부산대학교 도서관

Persistent efforts on developing advanced and complex data algorithms to enable the vertical-cavity surface-emitting lasers (VCSELs) for data beyond 100-Gbit/s has been reviewed in this paper. This endeavor not only elevates the bit rate of the IEEE802.3 standards for data center applications but also to initiate the unification of data format for wired and wireless network coverage. To date, the highest allowable data rates of the single-VCSEL-based optical link are 80 Gbit/s for the NRZ-OOK format under back-to-back (BtB) transmission 168 Gbit/s for the PAM-4 format over 150-m OM5 MMF, and the 224 Gbit/s for the QAM-OFDM format at BtB case. For the high-level complex data-format transmission with rigorous demand on the signal-to-noise ratio (SNR), this work demonstrates the most up-to-date 32-ray quadrature amplitude modulation generalized frequency division multiplexing (32-QAM GFDM) data algorithm with optimized amplitude and K value for encoding the multimode (MM) VCSEL. To achieve the higher spectral-usage efficiency based on the SNR spectrum for maximal transmission data rate, the bit-loading discrete multi-tone (DMT) technique is implemented by rearranging each subcarrier to the appropriate QAM levels.
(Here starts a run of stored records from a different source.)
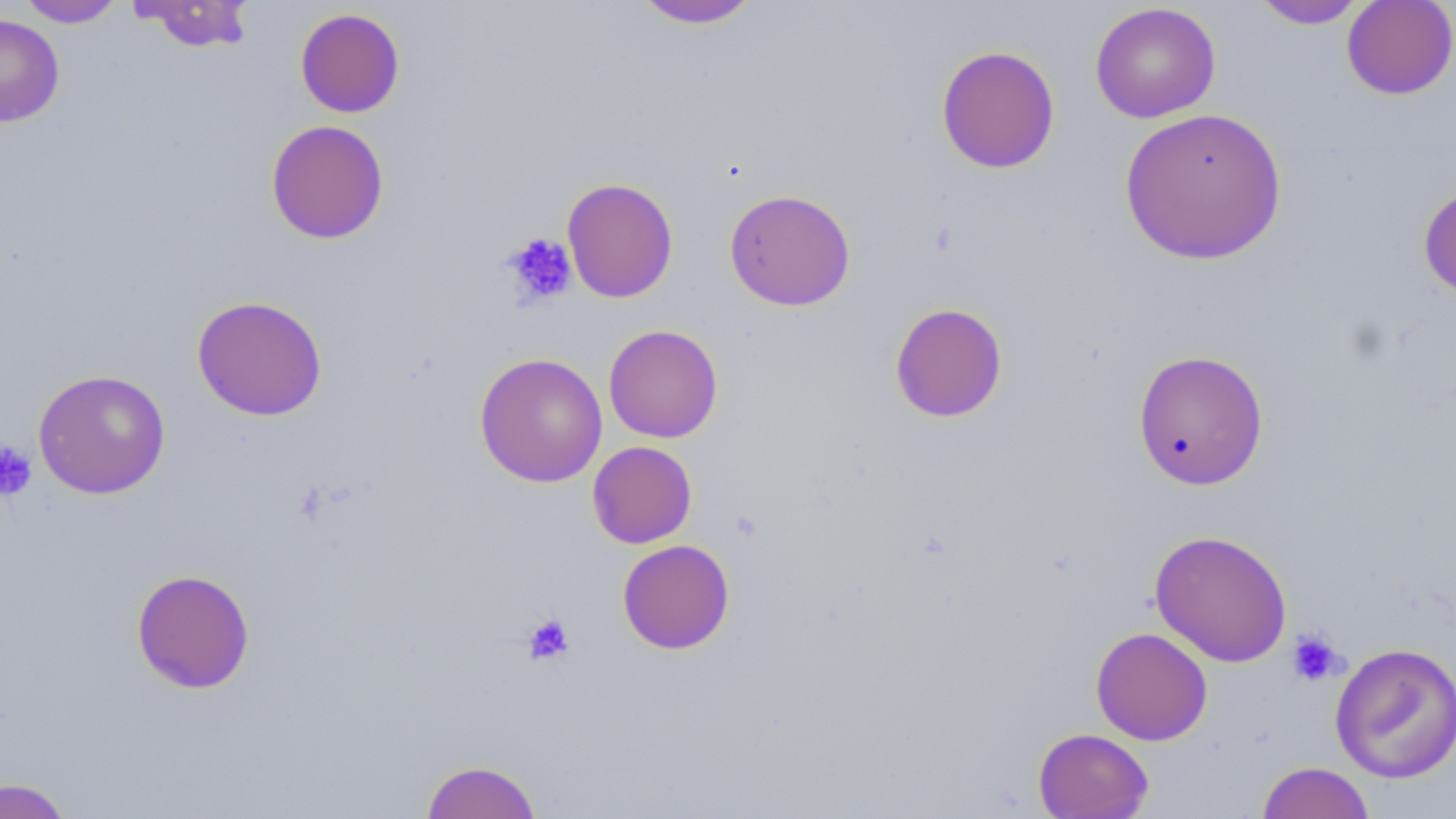
Summary:
  - Coordinate format: approximate bounding boxes as (x1, y1, x2, y2) in pixels
  - Uninfected red blood cell locations: (17, 0, 126, 27), (132, 0, 256, 53), (631, 0, 762, 29), (1341, 0, 1456, 100), (1251, 1, 1370, 29), (1090, 3, 1221, 123), (295, 7, 405, 118), (0, 14, 64, 127), (936, 45, 1060, 174), (1119, 106, 1288, 265), (265, 119, 389, 244), (561, 177, 679, 303), (1418, 183, 1456, 301), (724, 188, 856, 311), (191, 295, 328, 421), (889, 302, 1008, 422), (603, 324, 723, 443), (1131, 348, 1269, 491), (474, 352, 608, 488), (33, 369, 171, 499), (587, 441, 697, 548), (1149, 529, 1293, 667), (617, 539, 735, 654), (131, 568, 255, 693), (1090, 627, 1213, 745), (1330, 642, 1456, 783), (1033, 727, 1154, 818), (421, 759, 542, 818), (1256, 761, 1376, 819), (0, 777, 75, 819)
  - Platelet locations: (502, 233, 578, 307), (0, 441, 37, 501), (521, 613, 574, 665), (1286, 628, 1345, 686)
  - Slide-level diagnosis: no evidence of blood parasites
  - Image size: 1456×819 pixels
  - Modality: light microscopy
  - Magnification: 1000x
  - Field of view: one of a larger specimen
  - Preparation: thin blood film
  - Stain: May-Grünwald-Giemsa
By utilizing 32-QAM GFDM and bit-loading DMT, the maximal data rate in the BtB case could respectively achieve 119.5 Gbit/s and 130 Gbit/s when operating the MM VCSEL at 55 °C. The transmission capacity of the VCSEL operated at 55 °C would decrease to 93.8 Gbit/s for 32-QAM GFDM and 83 Gbit/s for bit-loading DMT after propagating through OM5 MMF with modal dispersion.